In the context of the current Turkish political climate, there is a tongue-in-cheek criticality to the work of Vahap Avşar. Just across the street from the New Museum, in the swanky Charles Bank Gallery, the multifaceted work of this Turkish artist troubles the viewer—just enough for a double take. His work is charged with politics, in particular the local politics of New York. But expression is not easy. The mixture of aesthetics—found imagery, painting, installation, and video—exposes the artist’s struggle with different media to represent Avşar’s immediate concerns ranging from the militarization of Turkey to delineations of public space.
The first striking note of the show is the abundance of red X’s crossing out seemingly innocuous images, be it censorship or the artist’s personal ire.

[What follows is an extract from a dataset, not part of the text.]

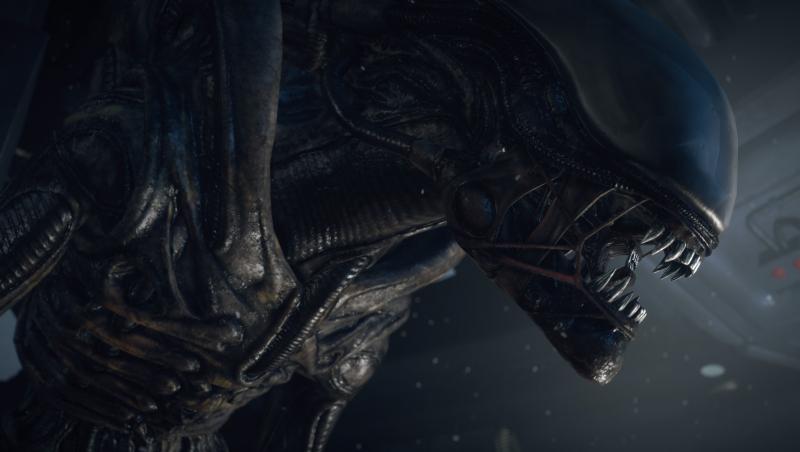 "Neill Blomkamp oficjalnie za kamerą filmu ""Obcy 5""!"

As it turns out, Ipdal (2010) is a series in which Avşar employs these odd postcards rescued from a printer’s collection found in Istanbul. From over 20,000 postcards produced between the late 1960s and 1990s, Avşar chose to enlarge and exhibit those that were marked by the word ipdal, Turkish for “cancelled.” On his website, the artist explains that this particular form of censorship was executed by the military government in the 1980s in an effort to eradicate anything that did not fit into its vision of Turkey. Included in these “cancelled” images are soldiers in overtly staged romantic poses with women. The dates on the images indicate that they were all “cancelled” on the same day in 1983, highlighting the swift character of the censorship. The artist’s decision to enlarge these postcards reads as both a formal and political gesture, and the street-level gallery space becomes a public shaming of the Turkish government—both now and then.

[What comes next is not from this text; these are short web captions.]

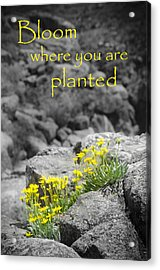 Bloom Where You Are Planted Acrylic Print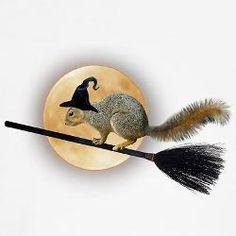 Witch squirrel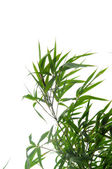 Bamboo leaves — Stock Photo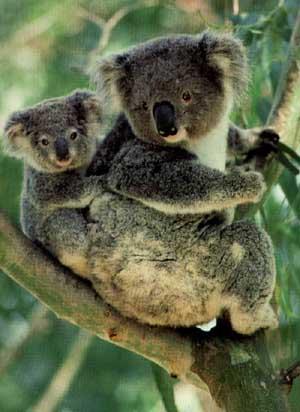 photo of koala and her baby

Ipdal is juxtaposed with two abstract canvases titled I.E.D. and W.T.C. (both 2010). They depict a man falling through a landscape of light orange clouds and a vaguely discernible crumbling tower, seemingly crushed by a dense cloud of smoke. As if he were seeking a moment of solace or contemplation in the middle of the disaster, the artist has used subdued colors, yet the tone remains ominous.
There’s nothing subdued however about the police car in the middle of the gallery. It is shocking in a momentary, amusement park-like way, the result of an encounter with the Terminator. But then again, it seems to cry of civil disobedience (and, it must be said, it’s not unlike Gustav Metzger’s destroyed car across the street in the New Museum). But Avşar’s police car was smashed inside the gallery, leaving shards of glass everywhere: it’s a decision that puts out the fire in the kindling sense of danger invoked by the over-the-top Hollywood nature of the work.
The best work of the exhibition by far is the video Tekmil (2010) in the downstairs screening room. The close-ups of a soldier’s face reveal beads of sweat, humanizing the military. It’s an image rarely seen in the context of a developing country with a strong military culture like Turkey. But even for a native-Turkish speaker like myself, the soldier’s words are extremely hard to follow. His off-screen interrogator asks a series of questions, which in the end become so much background noise, exponentially expanding on the tension created upstairs.
Exhibited shortly before national elections in Turkey, Avşar’s work has the potential to be read unilaterally. But it is the shifting idiosyncrasies that mark his work and the precise imprecision of the exhibition that make it all the more obvious that the artist is moved by personal reasons beyond the outcries of a larger political agenda.